──────── Data for the task ────────

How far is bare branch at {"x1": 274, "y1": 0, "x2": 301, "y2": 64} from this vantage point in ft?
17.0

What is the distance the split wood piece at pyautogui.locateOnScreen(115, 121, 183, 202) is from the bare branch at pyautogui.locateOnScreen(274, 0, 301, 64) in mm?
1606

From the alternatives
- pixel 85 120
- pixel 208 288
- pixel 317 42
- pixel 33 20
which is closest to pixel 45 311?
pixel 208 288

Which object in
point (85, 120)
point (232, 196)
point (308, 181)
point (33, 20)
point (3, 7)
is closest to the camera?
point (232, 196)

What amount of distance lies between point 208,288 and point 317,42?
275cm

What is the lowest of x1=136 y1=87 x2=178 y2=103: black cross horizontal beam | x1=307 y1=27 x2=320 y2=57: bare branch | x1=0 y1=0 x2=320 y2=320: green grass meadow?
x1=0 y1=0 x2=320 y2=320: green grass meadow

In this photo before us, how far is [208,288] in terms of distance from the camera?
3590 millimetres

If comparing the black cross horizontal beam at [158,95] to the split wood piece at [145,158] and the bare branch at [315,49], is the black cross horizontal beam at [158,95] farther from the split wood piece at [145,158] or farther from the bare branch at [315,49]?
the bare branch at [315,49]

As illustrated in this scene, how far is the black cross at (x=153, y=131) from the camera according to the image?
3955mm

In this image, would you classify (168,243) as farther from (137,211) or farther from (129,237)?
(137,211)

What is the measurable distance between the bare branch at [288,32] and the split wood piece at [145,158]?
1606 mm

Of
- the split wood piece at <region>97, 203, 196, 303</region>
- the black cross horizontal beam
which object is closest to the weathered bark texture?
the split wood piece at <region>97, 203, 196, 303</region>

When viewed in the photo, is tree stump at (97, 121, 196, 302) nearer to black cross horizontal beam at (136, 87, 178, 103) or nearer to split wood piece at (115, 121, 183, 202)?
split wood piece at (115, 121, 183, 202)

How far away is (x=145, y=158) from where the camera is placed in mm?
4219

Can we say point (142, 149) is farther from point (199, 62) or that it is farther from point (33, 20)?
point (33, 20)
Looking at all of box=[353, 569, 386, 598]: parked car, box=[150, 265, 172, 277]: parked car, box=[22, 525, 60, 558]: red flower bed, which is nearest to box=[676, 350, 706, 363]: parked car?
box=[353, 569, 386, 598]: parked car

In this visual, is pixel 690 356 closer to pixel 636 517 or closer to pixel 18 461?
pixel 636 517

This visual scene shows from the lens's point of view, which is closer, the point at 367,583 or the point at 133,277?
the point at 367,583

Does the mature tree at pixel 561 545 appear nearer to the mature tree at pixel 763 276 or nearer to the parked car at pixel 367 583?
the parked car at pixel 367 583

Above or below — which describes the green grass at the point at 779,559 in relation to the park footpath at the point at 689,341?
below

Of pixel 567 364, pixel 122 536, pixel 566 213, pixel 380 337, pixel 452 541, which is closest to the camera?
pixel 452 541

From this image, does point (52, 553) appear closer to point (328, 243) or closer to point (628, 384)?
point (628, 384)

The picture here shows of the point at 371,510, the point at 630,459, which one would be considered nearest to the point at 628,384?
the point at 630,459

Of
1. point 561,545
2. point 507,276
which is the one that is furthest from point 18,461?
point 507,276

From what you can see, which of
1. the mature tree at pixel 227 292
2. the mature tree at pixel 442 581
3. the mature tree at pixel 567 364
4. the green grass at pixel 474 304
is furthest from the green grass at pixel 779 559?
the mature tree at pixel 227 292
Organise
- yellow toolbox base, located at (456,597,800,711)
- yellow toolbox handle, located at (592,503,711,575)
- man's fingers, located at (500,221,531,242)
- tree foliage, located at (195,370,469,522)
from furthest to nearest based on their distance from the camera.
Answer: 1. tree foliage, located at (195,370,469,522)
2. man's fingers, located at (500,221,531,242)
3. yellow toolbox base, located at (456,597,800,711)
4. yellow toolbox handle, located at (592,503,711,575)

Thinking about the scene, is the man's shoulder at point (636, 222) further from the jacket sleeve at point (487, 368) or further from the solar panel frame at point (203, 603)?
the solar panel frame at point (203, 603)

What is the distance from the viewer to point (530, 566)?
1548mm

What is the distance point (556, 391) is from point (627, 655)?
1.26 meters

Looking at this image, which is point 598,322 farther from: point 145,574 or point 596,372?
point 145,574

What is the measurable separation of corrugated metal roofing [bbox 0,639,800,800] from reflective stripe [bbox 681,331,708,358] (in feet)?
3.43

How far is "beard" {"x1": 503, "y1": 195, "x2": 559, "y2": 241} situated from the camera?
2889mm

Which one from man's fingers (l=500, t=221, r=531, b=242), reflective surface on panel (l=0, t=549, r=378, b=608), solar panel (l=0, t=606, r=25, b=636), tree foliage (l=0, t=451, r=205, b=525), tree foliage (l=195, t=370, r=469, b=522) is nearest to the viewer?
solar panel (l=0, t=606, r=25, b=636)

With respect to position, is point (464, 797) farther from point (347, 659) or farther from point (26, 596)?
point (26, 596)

────────

:: Written instruction ::
Return every record, word for word.

:: Result ::
How far is bare branch at {"x1": 274, "y1": 0, "x2": 301, "y2": 64} from this vantage point in ft?
17.0

What is the distance the split wood piece at pyautogui.locateOnScreen(115, 121, 183, 202) is from the bare branch at pyautogui.locateOnScreen(274, 0, 301, 64) in mm?
1606

From the alternatives
- pixel 85 120
- pixel 208 288
- pixel 317 42
- pixel 33 20
which is closest to pixel 45 311?
pixel 208 288

Which object in
point (85, 120)
point (232, 196)
point (308, 181)
point (33, 20)
point (3, 7)
is closest to the camera?
point (232, 196)

What amount of distance lies between point 208,288 and point 317,42?
275cm

What is the lowest of x1=136 y1=87 x2=178 y2=103: black cross horizontal beam | x1=307 y1=27 x2=320 y2=57: bare branch | x1=0 y1=0 x2=320 y2=320: green grass meadow?
x1=0 y1=0 x2=320 y2=320: green grass meadow

In this photo before us, how far is [208,288] in terms of distance from the camera?
3590 millimetres

If comparing the black cross horizontal beam at [158,95] to the split wood piece at [145,158] and the bare branch at [315,49], is the black cross horizontal beam at [158,95] farther from the split wood piece at [145,158] or farther from the bare branch at [315,49]?
the bare branch at [315,49]

As illustrated in this scene, how far is the black cross at (x=153, y=131) from the camera according to the image?
3955mm

In this image, would you classify (168,243) as farther from (137,211) or farther from (129,237)?
(137,211)

What is the measurable distance between the bare branch at [288,32] and the split wood piece at [145,158]?
1606 mm

Of
- the split wood piece at <region>97, 203, 196, 303</region>
- the black cross horizontal beam
which object is closest to the weathered bark texture?
the split wood piece at <region>97, 203, 196, 303</region>

When viewed in the photo, is tree stump at (97, 121, 196, 302) nearer to black cross horizontal beam at (136, 87, 178, 103) or nearer to split wood piece at (115, 121, 183, 202)?
split wood piece at (115, 121, 183, 202)

How far away is (x=145, y=158) from where the camera is placed in mm?
4219

Can we say point (142, 149) is farther from point (199, 62) or that it is farther from point (33, 20)?
point (33, 20)
Looking at all of box=[353, 569, 386, 598]: parked car, box=[150, 265, 172, 277]: parked car, box=[22, 525, 60, 558]: red flower bed, which is nearest to box=[676, 350, 706, 363]: parked car?
box=[353, 569, 386, 598]: parked car

In this visual, is pixel 690 356 closer to pixel 636 517 or closer to pixel 18 461?
pixel 636 517

This visual scene shows from the lens's point of view, which is closer, the point at 367,583 or the point at 133,277?
the point at 367,583

Does the mature tree at pixel 561 545 appear nearer to the mature tree at pixel 763 276 or nearer to the parked car at pixel 367 583?
the parked car at pixel 367 583

Above or below — which describes the green grass at the point at 779,559 in relation to the park footpath at the point at 689,341?
below

Of pixel 567 364, pixel 122 536, pixel 566 213, pixel 380 337, pixel 452 541, which is closest to the camera?
pixel 452 541

From this image, does point (52, 553) appear closer to point (328, 243) or closer to point (628, 384)?
point (628, 384)

The picture here shows of the point at 371,510, the point at 630,459, which one would be considered nearest to the point at 628,384?
the point at 630,459

Of
1. point 561,545
2. point 507,276
which is the one that is furthest from point 18,461?
point 507,276

From what you can see, which of
1. the mature tree at pixel 227 292
2. the mature tree at pixel 442 581
3. the mature tree at pixel 567 364
4. the green grass at pixel 474 304
is furthest from the green grass at pixel 779 559?
the mature tree at pixel 227 292
Organise
- yellow toolbox base, located at (456,597,800,711)
- yellow toolbox handle, located at (592,503,711,575)
- man's fingers, located at (500,221,531,242)
- tree foliage, located at (195,370,469,522)
from furthest to nearest based on their distance from the camera.
Answer: 1. tree foliage, located at (195,370,469,522)
2. man's fingers, located at (500,221,531,242)
3. yellow toolbox base, located at (456,597,800,711)
4. yellow toolbox handle, located at (592,503,711,575)

Thinking about the scene, is the man's shoulder at point (636, 222) further from the jacket sleeve at point (487, 368) or further from the solar panel frame at point (203, 603)?
the solar panel frame at point (203, 603)

What is the distance from the viewer to point (530, 566)?
1548mm

What is the distance point (556, 391) is from point (627, 655)?
1.26 meters

Looking at this image, which is point 598,322 farther from: point 145,574 or point 596,372?
point 145,574

What is the measurable separation of corrugated metal roofing [bbox 0,639,800,800] from reflective stripe [bbox 681,331,708,358] (in feet)?
3.43

How far is "beard" {"x1": 503, "y1": 195, "x2": 559, "y2": 241} situated from the camera?
2889mm

Which one from man's fingers (l=500, t=221, r=531, b=242), reflective surface on panel (l=0, t=549, r=378, b=608), solar panel (l=0, t=606, r=25, b=636), tree foliage (l=0, t=451, r=205, b=525), tree foliage (l=195, t=370, r=469, b=522) is nearest to the viewer?
solar panel (l=0, t=606, r=25, b=636)

With respect to position, is point (464, 797) farther from point (347, 659) or farther from point (26, 596)?
point (26, 596)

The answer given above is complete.